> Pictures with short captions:
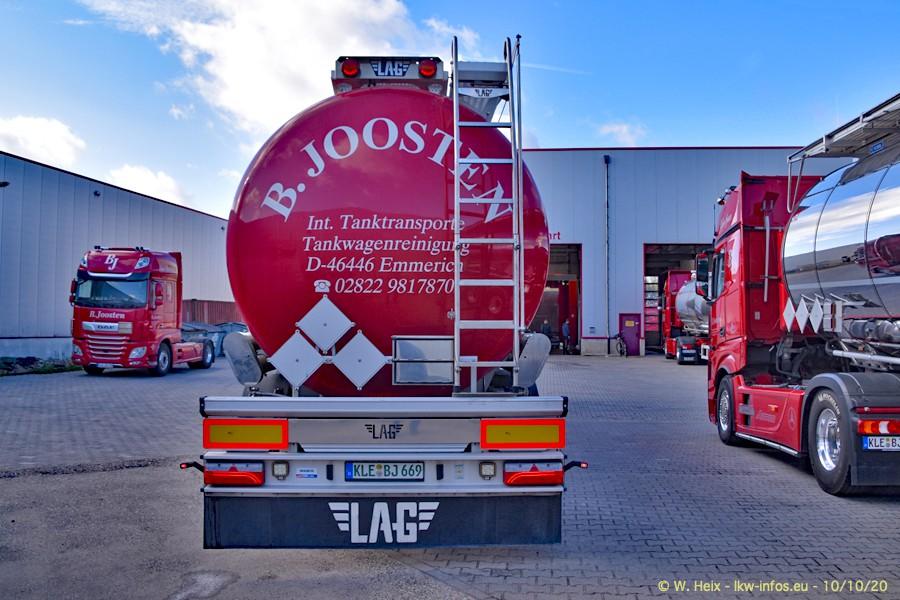 20201010-Joosten-B-00120.jpg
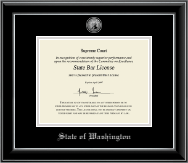 State of Washington Certificate Frame - Silver Engraved Medallion Certificate Frame in Onyx Silver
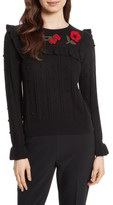 Kate Spade Women's Poppy Embroidered Sweater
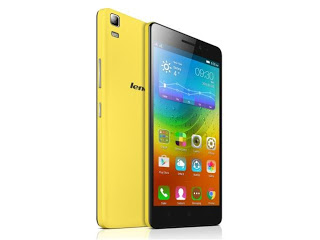Download Rom Firmware Original Lenovo A7000 Android 5.0. Lollipop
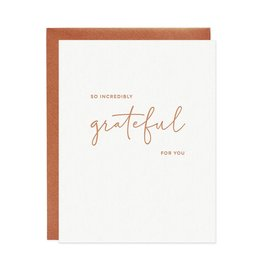 MISSIVE Incredibly Grateful Card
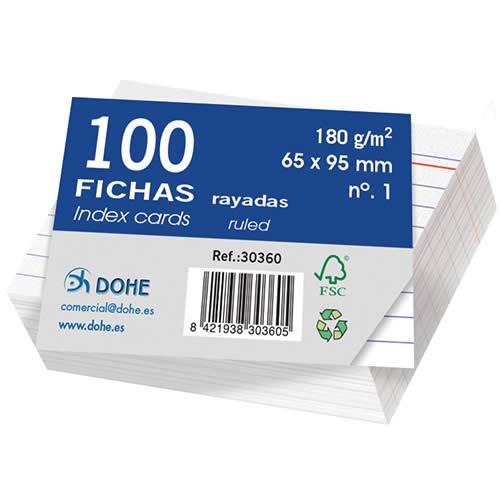 FICHAS DOHE CARTULINA RAYADO HORIZONTAL 65X95 MM. (30360)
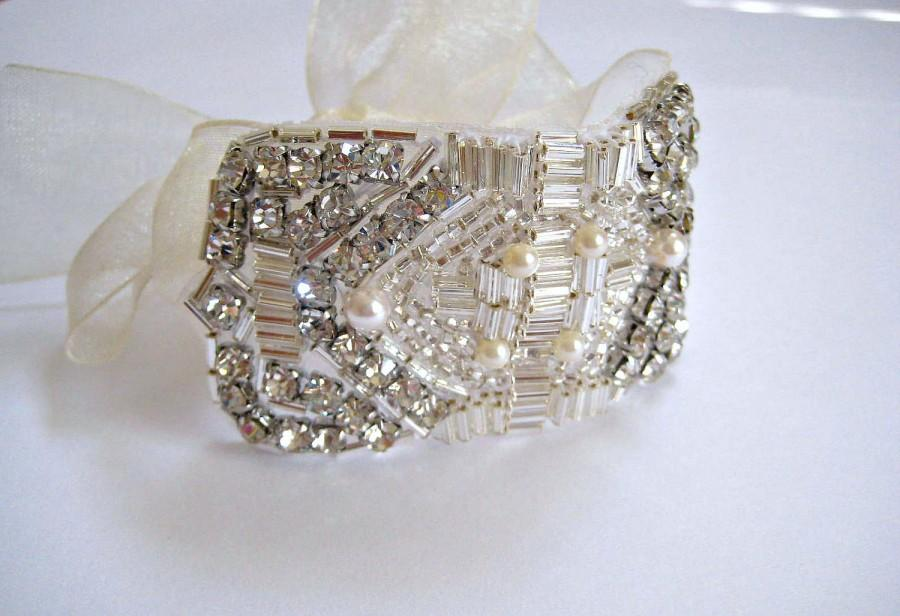 Свадьба - Bridal Great Gatsby Art Deco Bracelet.  Beaded Czechoslovakia Crystal Rhinestone Pearl Wedding Cuff. FLAPPER DECO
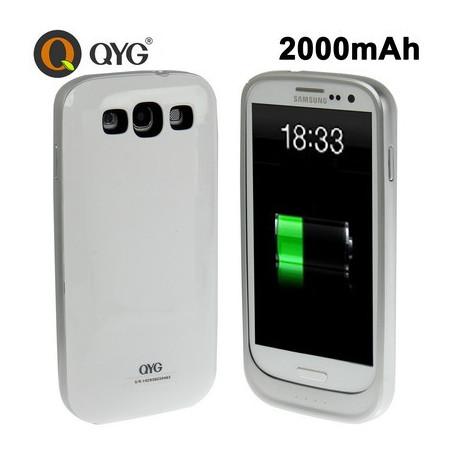 Image of   2600mAh Portabel Power Bank Ekstern Batteri Taske til Samsung Galaxy S III / i9300 (QB2000-S3)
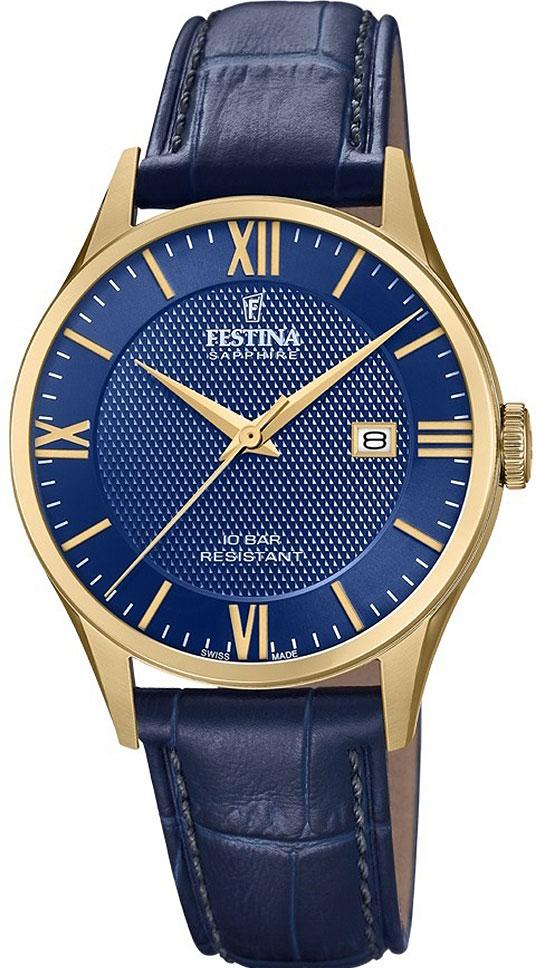 Мужские часы Festina F20010/3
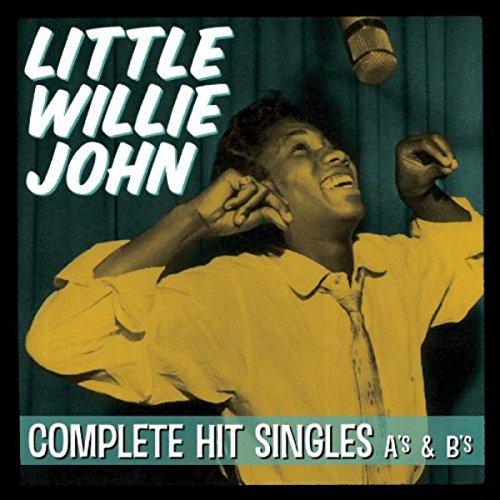 CD : Little Willie John - Complete Hit Singles A's & B's (CD)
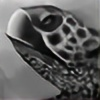 CatClaw7's avatar
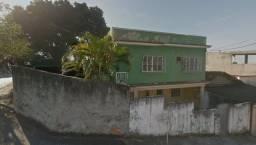 Vendo 2 Casas de Esquina - Pavuna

> Description of the task: Output the entries above exactly. Drop the pictures.

> Written response:
 20201010-Joosten-B-00120.jpg
 State of Washington Certificate Frame - Silver Engraved Medallion Certificate Frame in Onyx Silver
 Kate Spade Women's Poppy Embroidered Sweater
Download Rom Firmware Original Lenovo A7000 Android 5.0. Lollipop
 MISSIVE Incredibly Grateful Card
 FICHAS DOHE CARTULINA RAYADO HORIZONTAL 65X95 MM. (30360)
 Свадьба - Bridal Great Gatsby Art Deco Bracelet.  Beaded Czechoslovakia Crystal Rhinestone Pearl Wedding Cuff. FLAPPER DECO
 Image of   2600mAh Portabel Power Bank Ekstern Batteri Taske til Samsung Galaxy S III / i9300 (QB2000-S3)
 Мужские часы Festina F20010/3
 CD : Little Willie John - Complete Hit Singles A's & B's (CD)
 CatClaw7's avatar
 Vendo 2 Casas de Esquina - Pavuna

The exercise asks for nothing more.